Our key findings across all the areas we inspected were as follows:

  • Staff were aware of their responsibilities regarding safety, and reporting and recording of significant events. There were policies and procedures in place to support this.
  • The practice assessed risks to patients and staff. There were systems in place to manage most of these risks.
  • Staff received appropriate training to provide them with the necessary skills, knowledge and experience to fulfil their role. They had access to further role specific training if appropriate.
  • Views of patients from comments card and those we spoke with during the inspection were mixed. The majority of patients said they were treated with dignity and respect, and they were involved in their care and decisions about their treatment. However some patients told us it depended on the member of staff. This was supported by national patient survey results which were lower than CCG and national averages.
  • Information about how to complain was available for patients both online and in the practice building itself. Complaints investigations and documentation showed that improvements were made to the quality of service provision as a result.
  • Patients said it was difficult to access same day appointments due to the length of time to get through to a receptionist on the telephone and often no appointments were left. These views were supported by national patient survey results which were lower than CCG and national averages.
  • The practice implemented suggestions for improvements and made changes to the way it delivered services as a consequence of feedback from the patient forum.
  • The practice facilities met the needs of its patient population.
  • There was a clear management structure and staff told us they felt supported but the steps taken to improve patient feedback had not been effective. More structured oversight and governance was needed to secure these improvements.
  • The culture of the practice was open and honest, and the practice complied with the requirements of the duty of candour.

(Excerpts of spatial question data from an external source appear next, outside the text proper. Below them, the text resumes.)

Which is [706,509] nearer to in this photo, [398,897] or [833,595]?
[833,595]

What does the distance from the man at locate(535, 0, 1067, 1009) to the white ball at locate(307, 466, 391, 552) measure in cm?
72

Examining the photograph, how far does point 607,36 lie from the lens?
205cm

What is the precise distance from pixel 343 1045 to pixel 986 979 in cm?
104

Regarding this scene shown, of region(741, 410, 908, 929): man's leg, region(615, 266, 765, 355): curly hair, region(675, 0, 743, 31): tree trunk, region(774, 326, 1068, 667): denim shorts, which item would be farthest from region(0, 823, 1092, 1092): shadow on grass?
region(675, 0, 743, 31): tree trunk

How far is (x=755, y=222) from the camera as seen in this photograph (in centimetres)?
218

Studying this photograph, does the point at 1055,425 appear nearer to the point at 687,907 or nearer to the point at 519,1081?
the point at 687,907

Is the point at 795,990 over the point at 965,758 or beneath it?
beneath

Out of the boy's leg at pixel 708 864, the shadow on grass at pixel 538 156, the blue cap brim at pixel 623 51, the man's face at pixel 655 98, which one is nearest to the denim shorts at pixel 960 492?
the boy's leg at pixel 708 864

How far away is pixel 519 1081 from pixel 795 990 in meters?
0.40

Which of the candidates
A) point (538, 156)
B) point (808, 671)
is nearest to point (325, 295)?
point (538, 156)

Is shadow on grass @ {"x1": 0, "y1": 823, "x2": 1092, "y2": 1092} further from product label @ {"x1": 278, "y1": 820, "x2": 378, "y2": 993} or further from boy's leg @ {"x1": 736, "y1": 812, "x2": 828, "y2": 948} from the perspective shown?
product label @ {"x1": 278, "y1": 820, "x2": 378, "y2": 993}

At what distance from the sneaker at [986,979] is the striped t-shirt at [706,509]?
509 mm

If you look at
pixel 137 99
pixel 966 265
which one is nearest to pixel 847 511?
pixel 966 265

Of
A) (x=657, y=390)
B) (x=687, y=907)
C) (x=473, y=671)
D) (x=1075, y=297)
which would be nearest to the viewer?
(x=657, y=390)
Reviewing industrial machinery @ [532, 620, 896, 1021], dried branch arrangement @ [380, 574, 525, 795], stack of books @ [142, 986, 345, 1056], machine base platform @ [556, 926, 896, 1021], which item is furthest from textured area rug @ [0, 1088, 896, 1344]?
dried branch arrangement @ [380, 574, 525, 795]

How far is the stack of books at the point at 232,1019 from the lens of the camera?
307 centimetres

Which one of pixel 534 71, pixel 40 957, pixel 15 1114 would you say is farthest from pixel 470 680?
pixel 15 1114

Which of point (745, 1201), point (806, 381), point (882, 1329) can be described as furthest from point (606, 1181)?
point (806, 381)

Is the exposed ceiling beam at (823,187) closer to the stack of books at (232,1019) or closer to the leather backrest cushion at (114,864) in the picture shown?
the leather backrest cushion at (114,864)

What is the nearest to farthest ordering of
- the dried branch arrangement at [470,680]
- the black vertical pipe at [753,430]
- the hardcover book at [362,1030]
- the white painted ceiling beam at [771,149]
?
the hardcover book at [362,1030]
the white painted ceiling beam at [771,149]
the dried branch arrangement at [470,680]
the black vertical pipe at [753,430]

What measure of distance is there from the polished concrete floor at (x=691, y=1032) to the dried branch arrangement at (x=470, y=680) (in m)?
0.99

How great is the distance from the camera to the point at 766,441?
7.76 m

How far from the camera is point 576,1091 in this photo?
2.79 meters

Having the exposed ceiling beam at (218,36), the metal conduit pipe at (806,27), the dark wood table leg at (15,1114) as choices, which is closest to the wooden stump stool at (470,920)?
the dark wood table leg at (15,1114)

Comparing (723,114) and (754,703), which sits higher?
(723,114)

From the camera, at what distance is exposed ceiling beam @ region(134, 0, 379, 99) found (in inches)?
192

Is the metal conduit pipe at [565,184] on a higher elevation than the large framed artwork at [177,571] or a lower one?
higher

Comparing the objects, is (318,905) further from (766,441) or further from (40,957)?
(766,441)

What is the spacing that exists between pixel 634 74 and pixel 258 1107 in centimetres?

The areas where the provider should make improvement are:

  • Ensure that there is an action plan in place to improve patient satisfaction levels as highlighted in the national GP patient survey.
  • Review exception reporting rates to ensure that patients are receiving care and treatment appropriate to their needs.

Professor Steve Field CBE FRCP FFPH FRCGP Chief Inspector of General Practice

18 February 2014

During a routine inspection

During our inspection we spoke with three people using the service including one mother with a young child. People we spoke with were generally happy with the level of care and support provided by VH Doctors Ltd. However two people did comment on problems getting appointments.

One person told us, 'We've never had any problem with any of them (staff) here.' Another person told us, 'All the times I've been here the doctors have been okay.'

We saw that people's care and treatment was discussed and planned with the involvement of the person who used the service. The provider cooperated with other providers involved in the person's care in order to ensure that appropriate care planning took place.

We found that there were sufficient numbers of suitably trained clinical and non-clinical staff. There were systems in place to ensure that the premises were safe and suitable for use.

We saw that there was a process in place for reporting complaints and people felt able to raise a complaint if necessary. Our inspection showed us that the service was safe, responsive, caring, effective and well-led.